When Arab oil producers decided to cut production (in part to retaliate for U.S. support of Israel), the long lines and shortages at gas stations showed the link between access to cheap, abundant energy and national security, Herman argues. Unfortunately, the government could no longer enlist the industry’s aid as freely as it had during WWII.

“One of the baleful consequences of America’s failed energy strategy in the 1970s was that people had come to blame the rise in oil prices, and the gas lines, on Big Oil. Large firms like Exxon Mobil became the favorite targets of conspiracy theorists; they came to be seen as corrupt enemies of the environment, and their every word or action was viewed with suspicion and loathing,” he relates. “The idea of a national energy strategy devised by executives and engineers from the biggest oil companies was now anathema to the American public.”

Even so, “Americans did learn one valuable lesson from the traumas of the 1973 oil crisis and Arab oil embargo: energy independence cannot be taken for granted. It requires constant effort and political will, particularly in the face of those who oppose energy independence for a variety of ideological and self-interested reasons.”

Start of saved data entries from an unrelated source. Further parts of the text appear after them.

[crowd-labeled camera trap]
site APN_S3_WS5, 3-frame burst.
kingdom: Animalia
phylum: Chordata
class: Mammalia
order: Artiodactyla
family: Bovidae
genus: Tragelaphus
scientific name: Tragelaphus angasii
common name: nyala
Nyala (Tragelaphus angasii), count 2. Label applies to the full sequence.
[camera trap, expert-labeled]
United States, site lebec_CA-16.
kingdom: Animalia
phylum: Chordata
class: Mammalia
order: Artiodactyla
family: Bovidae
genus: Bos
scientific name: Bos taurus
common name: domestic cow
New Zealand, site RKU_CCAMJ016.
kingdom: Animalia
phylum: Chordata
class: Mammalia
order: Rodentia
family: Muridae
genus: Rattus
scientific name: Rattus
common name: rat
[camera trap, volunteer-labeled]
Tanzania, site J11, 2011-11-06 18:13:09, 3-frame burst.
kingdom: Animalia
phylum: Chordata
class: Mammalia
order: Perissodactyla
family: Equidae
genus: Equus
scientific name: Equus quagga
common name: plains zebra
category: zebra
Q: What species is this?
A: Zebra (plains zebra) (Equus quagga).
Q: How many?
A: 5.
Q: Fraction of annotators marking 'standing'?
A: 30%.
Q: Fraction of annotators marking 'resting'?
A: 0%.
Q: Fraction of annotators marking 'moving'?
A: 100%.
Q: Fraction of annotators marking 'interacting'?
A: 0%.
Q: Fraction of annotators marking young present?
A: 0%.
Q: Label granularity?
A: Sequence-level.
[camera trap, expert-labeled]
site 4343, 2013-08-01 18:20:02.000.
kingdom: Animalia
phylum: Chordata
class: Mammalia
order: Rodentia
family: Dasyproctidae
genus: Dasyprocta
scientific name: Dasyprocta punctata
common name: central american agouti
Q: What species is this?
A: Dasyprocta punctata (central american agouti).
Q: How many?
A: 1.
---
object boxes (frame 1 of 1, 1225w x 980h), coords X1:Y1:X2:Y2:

In the half century since the embargo, the United States has regained its role as a hydrocarbon powerhouse. “The United States is poised to shape the future of the world once again, with its ability to produce and export natural gas as well as oil at record levels—and to restart the world’s use of nuclear energy on a new, safety and more innovative basis,” Herman says.

Herman’s report, which provides more details on the topics covered above and highlights the industry’s efforts to improve aviation fuel during WWII, is From Fueling Victory to Running on Empty: Lessons from American Energy Policy in War and Peace.